→ **Что требуется**
Выберите из записей все строки, в которых встречается слово «muddy», и перепишите их.

- - - - -

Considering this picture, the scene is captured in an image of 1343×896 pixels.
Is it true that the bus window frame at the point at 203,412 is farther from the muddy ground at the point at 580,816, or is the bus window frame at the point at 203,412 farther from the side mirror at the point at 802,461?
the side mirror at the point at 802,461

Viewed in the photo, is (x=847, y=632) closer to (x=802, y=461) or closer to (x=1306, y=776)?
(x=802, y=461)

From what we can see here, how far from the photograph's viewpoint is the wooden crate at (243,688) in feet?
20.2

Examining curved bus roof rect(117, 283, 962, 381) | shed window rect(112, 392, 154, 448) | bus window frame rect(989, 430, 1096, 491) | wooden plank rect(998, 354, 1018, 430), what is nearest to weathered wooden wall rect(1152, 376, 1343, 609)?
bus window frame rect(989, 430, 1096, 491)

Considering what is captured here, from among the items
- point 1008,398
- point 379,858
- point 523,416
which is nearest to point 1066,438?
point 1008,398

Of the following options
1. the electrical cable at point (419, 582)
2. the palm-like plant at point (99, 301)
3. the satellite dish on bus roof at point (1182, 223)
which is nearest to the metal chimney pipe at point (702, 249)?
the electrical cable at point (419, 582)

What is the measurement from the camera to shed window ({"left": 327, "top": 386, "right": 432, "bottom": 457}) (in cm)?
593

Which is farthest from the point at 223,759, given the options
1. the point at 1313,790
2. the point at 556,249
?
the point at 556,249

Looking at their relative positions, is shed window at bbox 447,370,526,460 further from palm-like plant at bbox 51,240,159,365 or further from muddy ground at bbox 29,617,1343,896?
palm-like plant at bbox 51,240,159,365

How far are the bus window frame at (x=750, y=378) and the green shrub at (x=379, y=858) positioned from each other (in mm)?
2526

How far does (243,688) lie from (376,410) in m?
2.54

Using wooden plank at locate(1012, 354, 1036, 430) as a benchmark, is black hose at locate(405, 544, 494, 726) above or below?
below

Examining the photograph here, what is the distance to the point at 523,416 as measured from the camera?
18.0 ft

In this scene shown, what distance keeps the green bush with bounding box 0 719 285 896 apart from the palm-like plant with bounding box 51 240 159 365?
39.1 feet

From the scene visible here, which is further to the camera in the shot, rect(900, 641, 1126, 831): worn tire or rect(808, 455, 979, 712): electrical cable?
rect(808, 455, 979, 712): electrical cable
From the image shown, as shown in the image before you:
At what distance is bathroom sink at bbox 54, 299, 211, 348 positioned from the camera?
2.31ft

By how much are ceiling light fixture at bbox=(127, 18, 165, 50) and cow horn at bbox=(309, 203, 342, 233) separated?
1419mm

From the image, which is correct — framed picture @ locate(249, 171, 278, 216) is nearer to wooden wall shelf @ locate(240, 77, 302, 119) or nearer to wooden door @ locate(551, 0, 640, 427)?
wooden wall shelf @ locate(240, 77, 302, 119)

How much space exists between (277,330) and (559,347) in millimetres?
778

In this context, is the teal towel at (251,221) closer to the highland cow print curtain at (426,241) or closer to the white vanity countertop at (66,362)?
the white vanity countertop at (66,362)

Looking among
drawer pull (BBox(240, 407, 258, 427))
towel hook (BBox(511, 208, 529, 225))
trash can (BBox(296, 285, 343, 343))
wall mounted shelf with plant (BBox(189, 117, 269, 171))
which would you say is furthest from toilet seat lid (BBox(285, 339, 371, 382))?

- - - - -

→ **Результат выполнения**
Is it true that the bus window frame at the point at 203,412 is farther from the muddy ground at the point at 580,816, or is the bus window frame at the point at 203,412 farther from the side mirror at the point at 802,461?
Looking at their relative positions, is shed window at bbox 447,370,526,460 further from palm-like plant at bbox 51,240,159,365 or further from muddy ground at bbox 29,617,1343,896?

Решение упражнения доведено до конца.